PROBLEMAS A RESOLVER
A. Copia del texto sobre la certidumbre y el método el fragmento que abre con las palabras que contienen "Cuando el hombre" y cierra con "hombre —ciertos porque evidentes.".
B. ¿Podrías dar lo que sigue al texto sobre la certidumbre y el método, a partir de su última oración?

TEXTO SELECCIONADO
⁂

Cuando el hombre está de acuerdo consigo mismo está en lo cierto. La certidumbre no es sino el estado (estar en) que vive, que se nutre del dinamismo de la evidencia. El hombre está en lo cierto o en certidumbre cuando «sabe a qué atenerse», cuando ha decidido a base de evidencia su atenimiento, su hacer o conducta respecto a algo. Cuando su «intellectus praemonstret voluntati quid in singulis vitae casibus sit eligendum». La voluntas y el eligere son la «decisión». La praemonstratio intellectus es la «evidencia» y sus sucedáneos.
Así la 2.ª Regula empieza: «Omnis scientia est cognitio certa et evidens». Esto es: los pensamientos o haceres intelectivos del hombre —ciertos porque evidentes.
Ciencia es estar el hombre en lo cierto, en lo evidente = estar consigo respecto o con motivo de las cosas. El motivo es externo al hombre pero el estar en lo cierto, el conocer es faena interior al hombre, es un «hacer subjetivo», un ponerse de acuerdo consigo, un ocuparse con sus propias ideas —las cuales, es cierto, tienen que ver con las cosas. En tal sentido, la ciencia (= conocimiento) es ocuparse mediatamente con las cosas pero inmediatamente con las ideas (véase carta al padre Gibieuf -19 Enero 1642- III, 4749-47812, sobre esto, 47413-20 y 4768-14) y el tránsito de estar en lo dudoso a estar en lo cierto.
Es, pues, ciencia un hacer, una operación a que sometemos la idea dudosa para transformarla en una idea cierta. La expresión, ya científica, de este hacer es «solución de los problemas». Esta idea del conocimiento no es como «ya saber» o posesión de la verdad (poseer es estar sentado sobre) sino como formal solución de problemas separa radicalmente el método del organon. Éste empieza donde aquél acaba. El órgano saca de la verdad ya poseída sus consecuencias, lo que sigue a ella —mientras el método se ocupa de lo que precede a la verdad y lleva hasta ella. Este hacer —como todo hacer— puede ejercitarse espontáneamente[4] o bien técnicamente. Mi hacer es técnico cuando me hago problema de mi hacer espontáneo. En el caso presente, la solución de problemas, o ciencia espontánea se hace problema a su vez. Llegar a estar en lo cierto respecto a cómo la mente resuelve los problemas es haber descubierto la técnica del conocimiento —es decir el conocimiento del conocimiento, la ciencia de la ciencia, en suma, el método.
Siendo el pensamiento la solución de problemas el método será el descubrimiento de lo que el pensamiento es cuando lo es en verdad, es descubrir la verdad de la inteligencia, «bon sens», «bona mens», razón, o «sapientia universalis» (esto es, en general —no inelusivamente).

⁂

INFORMACIÓN MOSTRADA
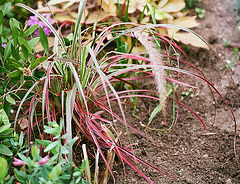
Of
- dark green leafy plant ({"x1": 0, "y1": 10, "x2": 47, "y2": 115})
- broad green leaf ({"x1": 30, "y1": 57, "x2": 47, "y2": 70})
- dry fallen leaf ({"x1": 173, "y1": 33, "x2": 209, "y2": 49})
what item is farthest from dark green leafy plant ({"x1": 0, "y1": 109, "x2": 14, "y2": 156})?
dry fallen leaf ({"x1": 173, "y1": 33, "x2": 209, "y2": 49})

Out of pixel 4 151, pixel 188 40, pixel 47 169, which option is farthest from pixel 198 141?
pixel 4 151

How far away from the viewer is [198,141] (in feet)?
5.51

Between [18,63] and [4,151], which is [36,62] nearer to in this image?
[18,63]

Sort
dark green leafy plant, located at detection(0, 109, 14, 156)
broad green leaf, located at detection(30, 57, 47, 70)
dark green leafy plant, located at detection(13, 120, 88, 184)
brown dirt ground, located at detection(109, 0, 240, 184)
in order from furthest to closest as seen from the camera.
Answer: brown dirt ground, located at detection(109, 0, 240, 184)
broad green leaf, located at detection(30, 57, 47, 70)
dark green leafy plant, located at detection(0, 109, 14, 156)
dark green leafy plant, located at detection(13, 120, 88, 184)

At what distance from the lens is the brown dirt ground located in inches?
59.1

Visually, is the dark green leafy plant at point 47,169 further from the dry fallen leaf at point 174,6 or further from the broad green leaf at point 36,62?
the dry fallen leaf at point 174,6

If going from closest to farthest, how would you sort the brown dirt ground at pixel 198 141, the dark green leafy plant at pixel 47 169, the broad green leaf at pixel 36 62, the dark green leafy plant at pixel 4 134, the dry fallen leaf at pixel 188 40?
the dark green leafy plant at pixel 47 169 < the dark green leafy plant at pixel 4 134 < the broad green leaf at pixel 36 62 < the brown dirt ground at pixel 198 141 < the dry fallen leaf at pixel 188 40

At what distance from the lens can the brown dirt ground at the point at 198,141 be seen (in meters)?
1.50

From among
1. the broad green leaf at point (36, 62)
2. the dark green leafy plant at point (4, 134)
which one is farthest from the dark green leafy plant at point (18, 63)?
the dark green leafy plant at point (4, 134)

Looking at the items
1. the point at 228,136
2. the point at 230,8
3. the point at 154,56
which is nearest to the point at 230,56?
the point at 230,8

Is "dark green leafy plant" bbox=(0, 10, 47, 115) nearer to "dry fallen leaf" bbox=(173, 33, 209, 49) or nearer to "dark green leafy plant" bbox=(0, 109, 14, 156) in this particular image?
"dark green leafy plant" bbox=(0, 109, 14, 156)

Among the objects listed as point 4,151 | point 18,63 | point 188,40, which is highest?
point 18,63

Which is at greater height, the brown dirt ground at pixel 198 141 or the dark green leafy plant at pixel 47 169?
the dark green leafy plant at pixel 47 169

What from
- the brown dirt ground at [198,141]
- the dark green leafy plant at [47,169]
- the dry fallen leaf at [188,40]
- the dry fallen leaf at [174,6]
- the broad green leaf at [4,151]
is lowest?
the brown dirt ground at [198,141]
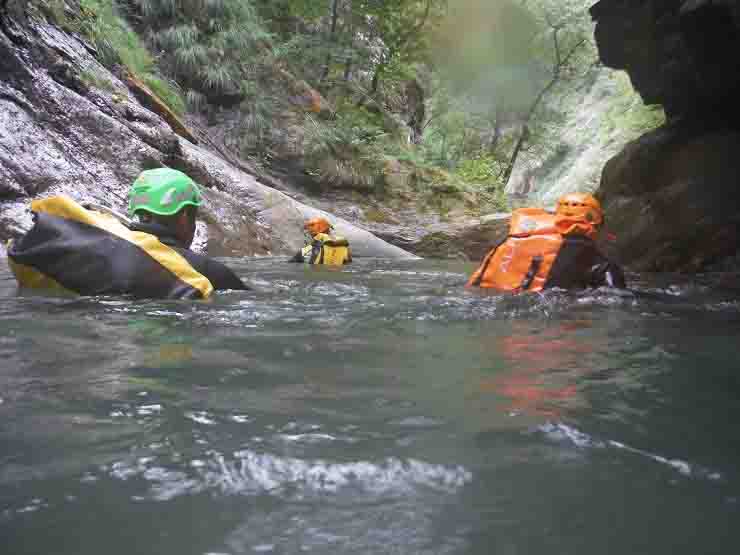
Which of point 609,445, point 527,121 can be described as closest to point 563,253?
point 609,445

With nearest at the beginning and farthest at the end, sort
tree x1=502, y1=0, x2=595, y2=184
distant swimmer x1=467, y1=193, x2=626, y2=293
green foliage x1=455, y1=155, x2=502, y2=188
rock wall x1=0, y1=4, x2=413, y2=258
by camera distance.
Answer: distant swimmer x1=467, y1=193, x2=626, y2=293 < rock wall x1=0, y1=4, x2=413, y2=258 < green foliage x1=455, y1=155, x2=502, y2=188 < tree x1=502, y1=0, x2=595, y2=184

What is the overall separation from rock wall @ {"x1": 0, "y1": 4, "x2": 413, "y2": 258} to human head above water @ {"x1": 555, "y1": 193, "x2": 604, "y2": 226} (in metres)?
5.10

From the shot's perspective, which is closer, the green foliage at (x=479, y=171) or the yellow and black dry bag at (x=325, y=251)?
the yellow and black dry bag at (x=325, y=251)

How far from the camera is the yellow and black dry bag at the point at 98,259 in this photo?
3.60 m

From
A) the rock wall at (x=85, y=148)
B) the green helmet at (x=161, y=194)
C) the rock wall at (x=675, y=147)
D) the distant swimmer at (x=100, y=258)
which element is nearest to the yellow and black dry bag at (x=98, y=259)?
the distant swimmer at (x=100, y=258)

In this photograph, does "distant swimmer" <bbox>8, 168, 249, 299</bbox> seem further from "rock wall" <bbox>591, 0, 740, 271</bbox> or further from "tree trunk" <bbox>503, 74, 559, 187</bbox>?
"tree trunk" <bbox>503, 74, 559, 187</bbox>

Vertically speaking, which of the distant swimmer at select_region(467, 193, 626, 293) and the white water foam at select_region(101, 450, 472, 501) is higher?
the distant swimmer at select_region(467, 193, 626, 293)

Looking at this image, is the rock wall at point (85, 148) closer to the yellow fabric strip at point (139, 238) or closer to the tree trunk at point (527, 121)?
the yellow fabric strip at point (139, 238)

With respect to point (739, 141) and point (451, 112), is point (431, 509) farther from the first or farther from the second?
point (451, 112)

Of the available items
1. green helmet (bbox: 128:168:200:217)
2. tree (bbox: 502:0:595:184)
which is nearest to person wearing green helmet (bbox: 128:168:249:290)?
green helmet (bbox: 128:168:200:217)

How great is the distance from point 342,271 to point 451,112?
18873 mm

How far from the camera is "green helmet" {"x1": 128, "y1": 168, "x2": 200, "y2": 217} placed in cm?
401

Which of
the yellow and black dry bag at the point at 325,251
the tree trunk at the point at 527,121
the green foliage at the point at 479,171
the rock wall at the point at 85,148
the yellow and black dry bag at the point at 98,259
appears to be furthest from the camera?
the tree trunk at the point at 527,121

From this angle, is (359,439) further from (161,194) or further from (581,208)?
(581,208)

⁂

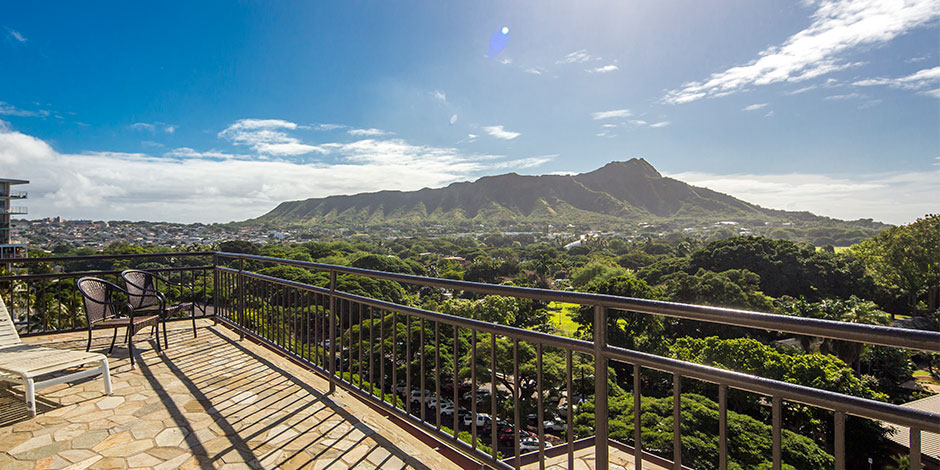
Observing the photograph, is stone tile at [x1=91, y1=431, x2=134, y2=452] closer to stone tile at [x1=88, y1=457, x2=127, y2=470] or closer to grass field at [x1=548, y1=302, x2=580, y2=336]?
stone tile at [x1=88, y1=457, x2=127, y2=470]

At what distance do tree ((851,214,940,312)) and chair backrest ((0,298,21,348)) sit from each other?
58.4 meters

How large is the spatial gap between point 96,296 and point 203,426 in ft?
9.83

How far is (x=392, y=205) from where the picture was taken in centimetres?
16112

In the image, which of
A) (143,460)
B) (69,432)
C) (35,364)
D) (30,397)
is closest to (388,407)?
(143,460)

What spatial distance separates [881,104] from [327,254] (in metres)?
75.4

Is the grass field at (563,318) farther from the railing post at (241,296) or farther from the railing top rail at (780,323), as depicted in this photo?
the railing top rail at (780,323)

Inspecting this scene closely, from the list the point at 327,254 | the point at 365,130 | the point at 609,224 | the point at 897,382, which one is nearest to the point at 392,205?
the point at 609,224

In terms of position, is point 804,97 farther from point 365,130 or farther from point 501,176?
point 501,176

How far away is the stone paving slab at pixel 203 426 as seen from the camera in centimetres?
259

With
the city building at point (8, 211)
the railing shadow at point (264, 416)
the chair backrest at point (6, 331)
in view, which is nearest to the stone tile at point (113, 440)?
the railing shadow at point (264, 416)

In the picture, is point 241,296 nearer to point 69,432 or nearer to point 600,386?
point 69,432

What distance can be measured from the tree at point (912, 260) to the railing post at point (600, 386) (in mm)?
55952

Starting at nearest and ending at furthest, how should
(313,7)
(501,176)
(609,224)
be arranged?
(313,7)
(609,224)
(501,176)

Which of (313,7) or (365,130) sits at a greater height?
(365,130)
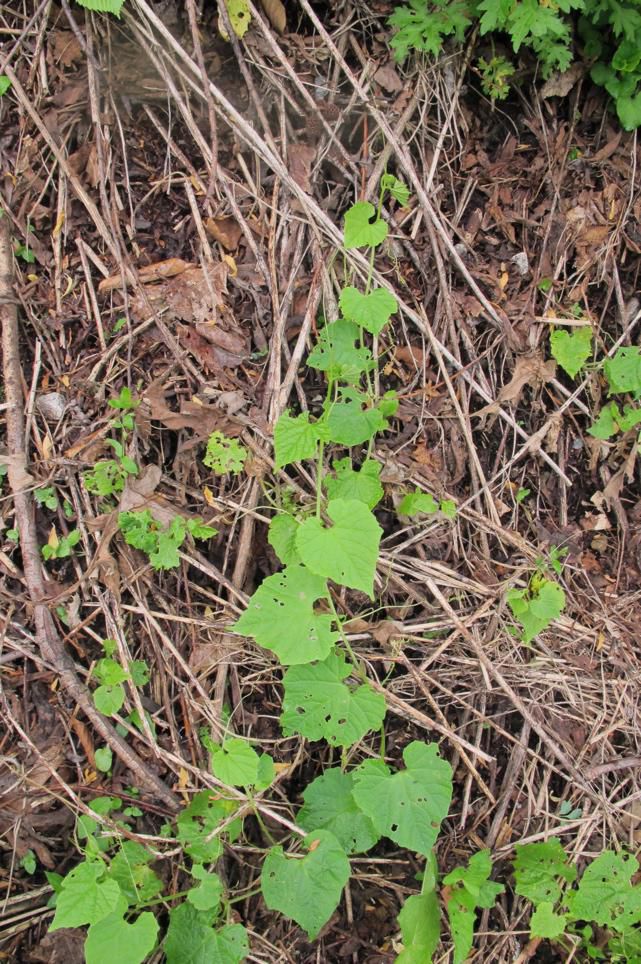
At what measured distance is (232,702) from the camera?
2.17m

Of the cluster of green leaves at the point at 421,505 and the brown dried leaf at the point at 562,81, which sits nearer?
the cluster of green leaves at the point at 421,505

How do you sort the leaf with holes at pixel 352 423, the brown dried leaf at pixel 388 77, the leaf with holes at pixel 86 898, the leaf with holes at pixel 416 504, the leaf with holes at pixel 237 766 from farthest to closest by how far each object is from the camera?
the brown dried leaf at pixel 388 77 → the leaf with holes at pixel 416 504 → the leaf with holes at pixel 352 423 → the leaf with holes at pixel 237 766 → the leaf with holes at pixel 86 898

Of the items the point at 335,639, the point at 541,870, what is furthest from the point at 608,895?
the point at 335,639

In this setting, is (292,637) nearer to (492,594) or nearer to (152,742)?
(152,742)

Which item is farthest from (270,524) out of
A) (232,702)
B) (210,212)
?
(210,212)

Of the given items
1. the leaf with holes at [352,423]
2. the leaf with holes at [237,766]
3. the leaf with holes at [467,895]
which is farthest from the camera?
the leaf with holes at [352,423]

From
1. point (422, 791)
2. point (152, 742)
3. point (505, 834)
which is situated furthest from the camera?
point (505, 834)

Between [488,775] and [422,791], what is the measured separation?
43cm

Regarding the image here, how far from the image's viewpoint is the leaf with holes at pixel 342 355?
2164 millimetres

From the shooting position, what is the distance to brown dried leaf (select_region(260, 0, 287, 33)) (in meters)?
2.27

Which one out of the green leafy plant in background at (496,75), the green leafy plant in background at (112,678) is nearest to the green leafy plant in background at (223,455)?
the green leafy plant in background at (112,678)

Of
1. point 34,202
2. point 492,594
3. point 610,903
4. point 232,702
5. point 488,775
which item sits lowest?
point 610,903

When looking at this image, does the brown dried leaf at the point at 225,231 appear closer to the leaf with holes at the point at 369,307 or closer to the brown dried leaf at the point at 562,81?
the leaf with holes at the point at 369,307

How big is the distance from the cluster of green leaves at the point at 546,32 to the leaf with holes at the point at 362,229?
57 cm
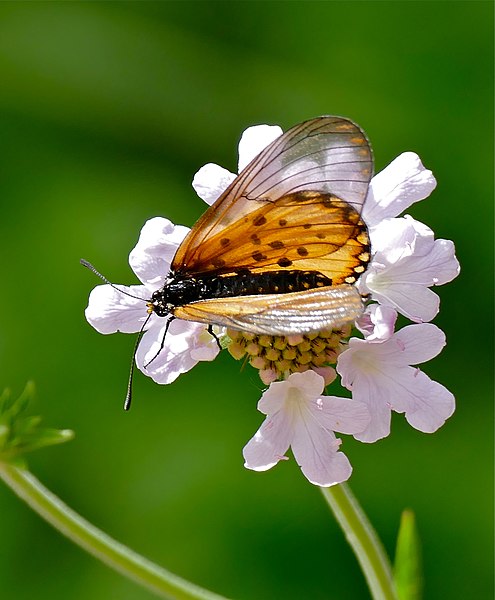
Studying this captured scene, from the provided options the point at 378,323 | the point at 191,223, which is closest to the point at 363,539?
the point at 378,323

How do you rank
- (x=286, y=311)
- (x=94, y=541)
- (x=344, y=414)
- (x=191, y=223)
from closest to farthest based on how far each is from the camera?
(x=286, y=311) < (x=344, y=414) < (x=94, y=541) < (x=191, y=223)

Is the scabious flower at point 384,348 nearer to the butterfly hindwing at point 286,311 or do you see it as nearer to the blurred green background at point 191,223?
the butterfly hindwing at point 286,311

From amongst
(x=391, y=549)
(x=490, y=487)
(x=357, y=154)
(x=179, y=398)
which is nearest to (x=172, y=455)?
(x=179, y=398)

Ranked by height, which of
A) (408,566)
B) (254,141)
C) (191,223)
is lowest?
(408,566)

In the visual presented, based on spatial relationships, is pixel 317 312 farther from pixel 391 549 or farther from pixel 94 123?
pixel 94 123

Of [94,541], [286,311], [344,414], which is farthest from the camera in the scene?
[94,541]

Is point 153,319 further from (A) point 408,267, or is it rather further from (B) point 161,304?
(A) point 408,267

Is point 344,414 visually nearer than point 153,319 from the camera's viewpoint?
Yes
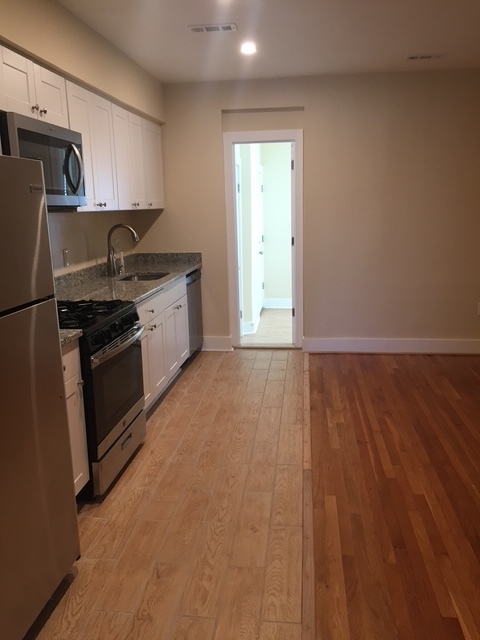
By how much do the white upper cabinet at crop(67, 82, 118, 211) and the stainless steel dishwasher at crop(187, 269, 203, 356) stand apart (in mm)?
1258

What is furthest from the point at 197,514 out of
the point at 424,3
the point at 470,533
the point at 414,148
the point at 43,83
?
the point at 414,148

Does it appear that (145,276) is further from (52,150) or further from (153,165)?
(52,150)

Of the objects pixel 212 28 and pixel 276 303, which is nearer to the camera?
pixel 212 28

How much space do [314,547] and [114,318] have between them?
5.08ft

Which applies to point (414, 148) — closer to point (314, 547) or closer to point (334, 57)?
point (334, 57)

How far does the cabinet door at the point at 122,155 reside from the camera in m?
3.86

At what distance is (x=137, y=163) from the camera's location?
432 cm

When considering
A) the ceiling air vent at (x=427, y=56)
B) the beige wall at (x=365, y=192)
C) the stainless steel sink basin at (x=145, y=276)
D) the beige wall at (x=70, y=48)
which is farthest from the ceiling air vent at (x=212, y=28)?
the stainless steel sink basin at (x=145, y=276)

⁂

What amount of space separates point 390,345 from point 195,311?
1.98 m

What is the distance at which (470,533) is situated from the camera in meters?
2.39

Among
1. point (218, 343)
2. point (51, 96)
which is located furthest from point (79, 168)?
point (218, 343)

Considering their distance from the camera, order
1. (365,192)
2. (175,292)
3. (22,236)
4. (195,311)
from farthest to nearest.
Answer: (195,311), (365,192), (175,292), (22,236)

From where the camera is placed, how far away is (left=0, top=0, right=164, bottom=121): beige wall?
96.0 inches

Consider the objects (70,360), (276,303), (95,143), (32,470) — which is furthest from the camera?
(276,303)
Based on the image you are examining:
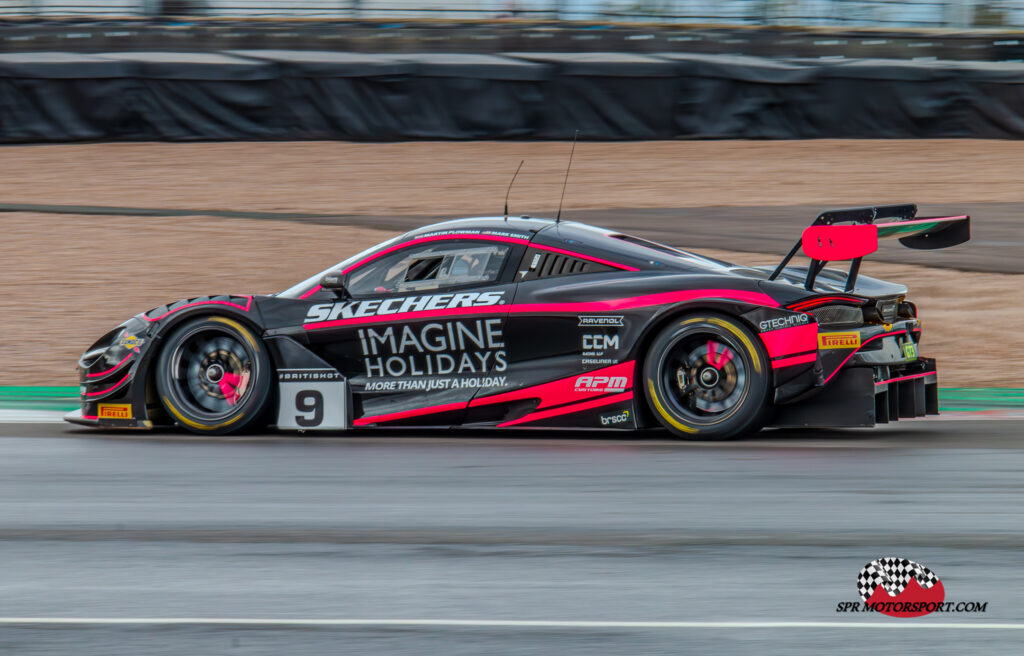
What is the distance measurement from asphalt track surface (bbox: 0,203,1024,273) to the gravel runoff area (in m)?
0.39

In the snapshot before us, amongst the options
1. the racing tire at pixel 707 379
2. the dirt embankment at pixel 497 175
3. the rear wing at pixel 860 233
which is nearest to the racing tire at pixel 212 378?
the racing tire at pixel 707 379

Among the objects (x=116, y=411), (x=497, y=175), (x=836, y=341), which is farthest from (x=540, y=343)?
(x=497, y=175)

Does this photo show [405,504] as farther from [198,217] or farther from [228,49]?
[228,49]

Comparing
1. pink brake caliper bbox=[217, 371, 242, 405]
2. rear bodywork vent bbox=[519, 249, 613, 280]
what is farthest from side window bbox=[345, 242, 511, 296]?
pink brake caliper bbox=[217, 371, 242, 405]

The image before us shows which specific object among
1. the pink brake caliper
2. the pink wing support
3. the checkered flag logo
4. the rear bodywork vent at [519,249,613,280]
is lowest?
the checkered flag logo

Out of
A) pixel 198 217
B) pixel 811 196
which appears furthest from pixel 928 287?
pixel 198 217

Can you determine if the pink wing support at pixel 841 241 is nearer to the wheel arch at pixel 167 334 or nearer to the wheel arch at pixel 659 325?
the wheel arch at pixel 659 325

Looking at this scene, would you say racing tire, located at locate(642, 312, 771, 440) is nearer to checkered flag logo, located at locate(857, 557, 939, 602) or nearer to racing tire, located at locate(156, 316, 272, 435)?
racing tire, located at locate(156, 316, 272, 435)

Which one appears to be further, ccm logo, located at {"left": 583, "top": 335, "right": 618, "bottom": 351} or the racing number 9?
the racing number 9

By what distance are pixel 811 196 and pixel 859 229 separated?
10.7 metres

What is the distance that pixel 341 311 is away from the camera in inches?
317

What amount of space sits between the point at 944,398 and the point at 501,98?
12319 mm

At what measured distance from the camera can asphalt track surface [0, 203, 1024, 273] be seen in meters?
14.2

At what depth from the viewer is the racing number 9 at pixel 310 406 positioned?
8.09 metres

⁂

CONJUNTO DE RESPUESTAS
A.
Cuando el hombre está de acuerdo consigo mismo está en lo cierto. La certidumbre no es sino el estado (estar en) que vive, que se nutre del dinamismo de la evidencia. El hombre está en lo cierto o en certidumbre cuando «sabe a qué atenerse», cuando ha decidido a base de evidencia su atenimiento, su hacer o conducta respecto a algo. Cuando su «intellectus praemonstret voluntati quid in singulis vitae casibus sit eligendum». La voluntas y el eligere son la «decisión». La praemonstratio intellectus es la «evidencia» y sus sucedáneos.
Así la 2.ª Regula empieza: «Omnis scientia est cognitio certa et evidens». Esto es: los pensamientos o haceres intelectivos del hombre —ciertos porque evidentes.

B.
Descartes usa ciencia en el sentido de saberes particulares, de todo acto de saber y «sapiencia» en el sentido de cuerpo de los saberes, esto es, lo que nosotros llamaríamos ciencia —salvo en el paso aludido renglones más arriba de Regulae, I, 216 en que significa «lo que en todo saber hay de saber»[5].
El método, pues, es la esencia de las ciencias o ciencia de la inteligencia, del buen sentido, de la razón.
Pero es de advertir que esto no tiene una significación distinta para Descartes de la que tendría en boca de Kant y el post-kantismo. Porque para Descartes «saber», en la plenitud de su valor, es saber lo que las cosas son «en sí mismas» o fuera y aparte del entendimiento. El saber lo que son las ideas y sus propiedades y relaciones como tales es a lo sumo un saber preliminar, un ante-saber, un cuasi-saber. En Descartes el descubrimiento del carácter «subjetivo» del conocimiento no excluye, sino que, al revés, implica la transcendencia de éste[6]. Precisamente esa dualidad —ser un hacer subjetivo respecto a lo transubjetivo y válido para él— es el problema mismo del conocimiento —porque es en lo que el conocimiento consiste. Kant lo resuelve reduciendo lo transubjetivo a subjetivo. Descartes no: su «idealismo», su reconocimiento de que en el conocer el juego anda exclusivamente entre ideas no elude que el juego consista precisamente en lograr que la combinación de puras subjetividades sea, a la vez, contacto transcendente en el ser.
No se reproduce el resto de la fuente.